De plakker (Lymantria dispar) is een
nachtvlinder uit de familie van de donsvlinders (Lymantriidae). die voorkomt in
het westelijk deel van het Palearctisch en als exoot in het gehele Nearctisch
gebied.
De spanwijdte bedraagt tussen de 32 en 55
millimeter. De vrouwtjes zijn een stuk groter dan de mannetjes en vliegen
minder goed. De mannetjes hebben zeer sterk geveerde antennen. De vrouwtjes
hebben witte tot geelwitte voorvleugels met donkere zigzaglijnen.
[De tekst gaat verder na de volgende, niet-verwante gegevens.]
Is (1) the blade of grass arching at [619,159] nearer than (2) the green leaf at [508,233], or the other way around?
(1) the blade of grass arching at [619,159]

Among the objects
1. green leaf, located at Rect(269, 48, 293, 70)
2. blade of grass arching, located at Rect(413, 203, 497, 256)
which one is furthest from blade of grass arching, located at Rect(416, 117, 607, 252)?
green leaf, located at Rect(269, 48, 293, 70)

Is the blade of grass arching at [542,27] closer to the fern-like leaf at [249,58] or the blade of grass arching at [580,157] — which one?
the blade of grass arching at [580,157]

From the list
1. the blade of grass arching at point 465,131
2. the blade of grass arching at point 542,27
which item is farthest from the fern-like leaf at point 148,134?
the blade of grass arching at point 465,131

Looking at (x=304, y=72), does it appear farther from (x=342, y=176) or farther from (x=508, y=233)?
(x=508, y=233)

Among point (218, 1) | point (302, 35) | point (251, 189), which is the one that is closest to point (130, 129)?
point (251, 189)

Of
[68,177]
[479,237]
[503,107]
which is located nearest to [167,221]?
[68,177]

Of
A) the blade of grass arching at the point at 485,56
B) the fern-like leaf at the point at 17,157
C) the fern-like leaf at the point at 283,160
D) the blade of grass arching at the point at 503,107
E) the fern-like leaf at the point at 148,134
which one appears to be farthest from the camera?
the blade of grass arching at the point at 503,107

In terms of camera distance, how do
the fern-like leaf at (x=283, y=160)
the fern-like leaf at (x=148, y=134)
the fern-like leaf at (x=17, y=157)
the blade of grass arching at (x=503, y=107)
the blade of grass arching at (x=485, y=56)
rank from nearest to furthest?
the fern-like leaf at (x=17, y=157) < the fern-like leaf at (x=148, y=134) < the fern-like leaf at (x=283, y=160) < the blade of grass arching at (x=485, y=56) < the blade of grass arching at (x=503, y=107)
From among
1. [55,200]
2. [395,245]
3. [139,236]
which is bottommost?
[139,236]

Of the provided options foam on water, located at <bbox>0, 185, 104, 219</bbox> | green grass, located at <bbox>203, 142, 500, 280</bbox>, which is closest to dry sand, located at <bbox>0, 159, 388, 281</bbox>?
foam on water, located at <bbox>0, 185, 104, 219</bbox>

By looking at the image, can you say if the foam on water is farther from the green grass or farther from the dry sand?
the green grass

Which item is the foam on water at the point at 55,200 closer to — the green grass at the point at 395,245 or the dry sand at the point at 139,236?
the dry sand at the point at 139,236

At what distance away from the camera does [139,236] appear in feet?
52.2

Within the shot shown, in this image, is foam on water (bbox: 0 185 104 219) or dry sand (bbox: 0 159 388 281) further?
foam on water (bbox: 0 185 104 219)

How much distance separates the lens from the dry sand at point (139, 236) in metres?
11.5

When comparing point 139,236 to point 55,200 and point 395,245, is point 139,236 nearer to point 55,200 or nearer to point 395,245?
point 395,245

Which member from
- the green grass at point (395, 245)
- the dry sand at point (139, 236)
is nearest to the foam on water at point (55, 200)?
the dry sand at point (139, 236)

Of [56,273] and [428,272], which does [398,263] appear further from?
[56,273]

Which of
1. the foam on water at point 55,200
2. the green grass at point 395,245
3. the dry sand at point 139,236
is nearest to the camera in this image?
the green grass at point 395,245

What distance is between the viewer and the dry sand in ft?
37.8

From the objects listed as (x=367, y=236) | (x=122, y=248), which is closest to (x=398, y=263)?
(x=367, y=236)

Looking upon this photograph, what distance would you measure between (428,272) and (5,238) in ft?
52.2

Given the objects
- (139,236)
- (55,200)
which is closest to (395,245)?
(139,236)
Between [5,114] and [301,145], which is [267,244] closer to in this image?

De
voorvleugels van de mannetjes zijn bruin. Het vrouwtje zet de bruine tot
geelachtige eieren af in bastspleten. Het legsel wordt afgedekt met een dikke
laag geelbruine haren van haar achterlijf. De volledig ontwikkelde rupsen
overwinteren in de eitjes. In het vroege voorjaar worden de jonge rupsjes met
behulp van spinseldraden verspreid door de wind.
De rupsen kunnen tot 7 cm lang worden en zijn
zeer variabel van kleur. Meestal hebben ze een grijze grondkleur en een
geelachtige lijntekening. Op de eerste vijf segmenten zitten meestal twee rode
en op de achterste zes twee blauwe rugwratten. De kop is licht geelbruin met op
de voorzijde twee zwarte strepen. Ze verpoppen in een los spinsel in
bastspleten van een boom of onder een steen.